The case for health 2.0

Several years ago, I led technology on a project for a major healthcare provider, one that was often described as “America’s largest” in its category.  We were doing a project where we used web technology for disruptive innovation.  It was tested in a randomized clinical trial funded by a major pharmaceuticals company and was proven successful.  In our system, patients and providers interacted online for chronic disease management.  Within two years, we had developed a protocol for two of the top-5 most costly conditions.

What we were doing was using the new capabilities delivered by new technology to drive process change.  We recognized that more frequent engagement with patients was possible and that by empowering patients, we could help them to help themselves.  Our system was proven in controlled trials to generate better outcomes, and that the (previously) sicker patients used our system more–and derived more benefit.

That company failed through a strange sequence of events, starting with the arrest of a former national rugby player in New Zealand that triggered a fall in a stock price.  After a fairly orderly wind-down, I left and started working with mainstream health IT.

Mainstream health IT kills the joy of new technology.  Instead of using technology as an engine of process innovation, it uses powerful systems to automate old, inefficient processes.  Look at Athenahealth, for example.  Their whole, brilliant model is that they hide from providers the ugly workings of the system of payments in care — but that ugly system is still there, and, to some extent, Athenahealth enables it.  When I talk to providers about EMR systems, I hear about “alert fatigue,” I hear about crazy security procedures, and I hear about a total inability to get access to useful information in a sea of data.  The system is locked in what looks like a Nash equilibrium: any step towards sanity by one player (payer, provider, facility, etc.) would be jumped on by the others as an opportunity to take a bigger piece of the pie.  When Intermountain Healthcare’s Brent James standardized lung care for premature babies, they cut ventilator use by 75% — and lost $329,000 in revenue. When I see outcomes from health IT adoption, the cost savings are typically less than taking the initial investment and putting it in treasury bills.  When you add to this that in healthcare, typically a cost savings is paired with lower revenue (providers are paid for providing), health IT is a losing proposition.

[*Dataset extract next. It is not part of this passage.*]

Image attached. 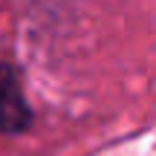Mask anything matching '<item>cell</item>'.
<instances>
[{"label": "cell", "mask_w": 156, "mask_h": 156, "mask_svg": "<svg viewBox=\"0 0 156 156\" xmlns=\"http://www.w3.org/2000/svg\"><path fill=\"white\" fill-rule=\"evenodd\" d=\"M32 124V107L23 95V81L12 64H0V133H23Z\"/></svg>", "instance_id": "6da1fadb"}]
</instances>
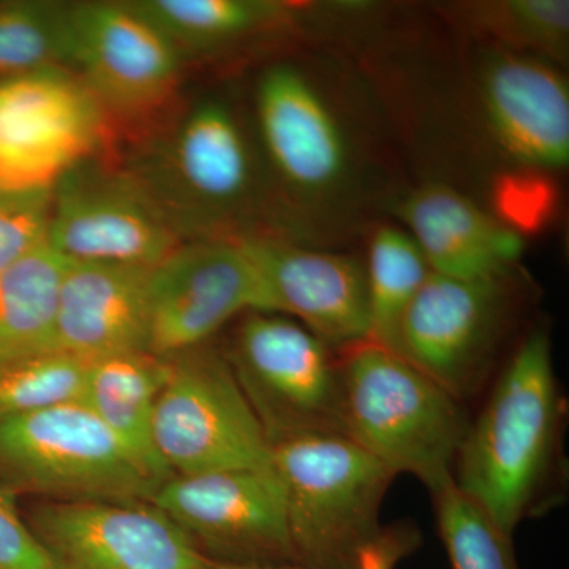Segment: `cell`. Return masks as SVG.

I spend a lot of time thinking about the art versus the science of care.  The true artists of medical care don’t need health technology, and they don’t need much else.  With a brilliant, say, neurologist, one look and s/he can tell you what medications, physical, and occupational therapy the patient needs.  The science of care is more plodding, involving a process of neurological, PT, and OT evaluations and a meeting afterwords to discuss.  Sad as it may be to those who watch prime-time medical shows, most of us would benefit from systematizing the science of care, rather than hoping to find an artist.

Here’s where the tech comes in: instead of thinking about how the process is, we need to think hard about how the process should be, in the context of pervasive, always on, always available information systems.  A brilliant cardiologist seeing a patient with chest pain may remember everything to look for and may be able to do off-the-cuff dictation.  Generalists might not.  Information technology can augment their clinical encounters, and, just as importantly, guide their clinical notes to ensure that relevant information is recorded with sufficient context to allow it to be not only read by the next provider but indexed by the system, for use in quality programs or to automate panel analysis (e.g., for a new clinical trial).

The jump from paper to online systems, whether in medicine or government, is a radical leap.  It is foolish to effect this change without taking a similar radical leap in processes.  Even if processes, policies, and procedures were perfectly optimized in a paper-based world, they will fall far short of capturing the potential of a digital one.  I’ve seen some of how a radical change in thinking, leveraging new technology, can revolutionize the healthcare experience.  It’s time that we drive this change into mainstream care, and, in so doing, transform care from a 19th century model to a 21st century one.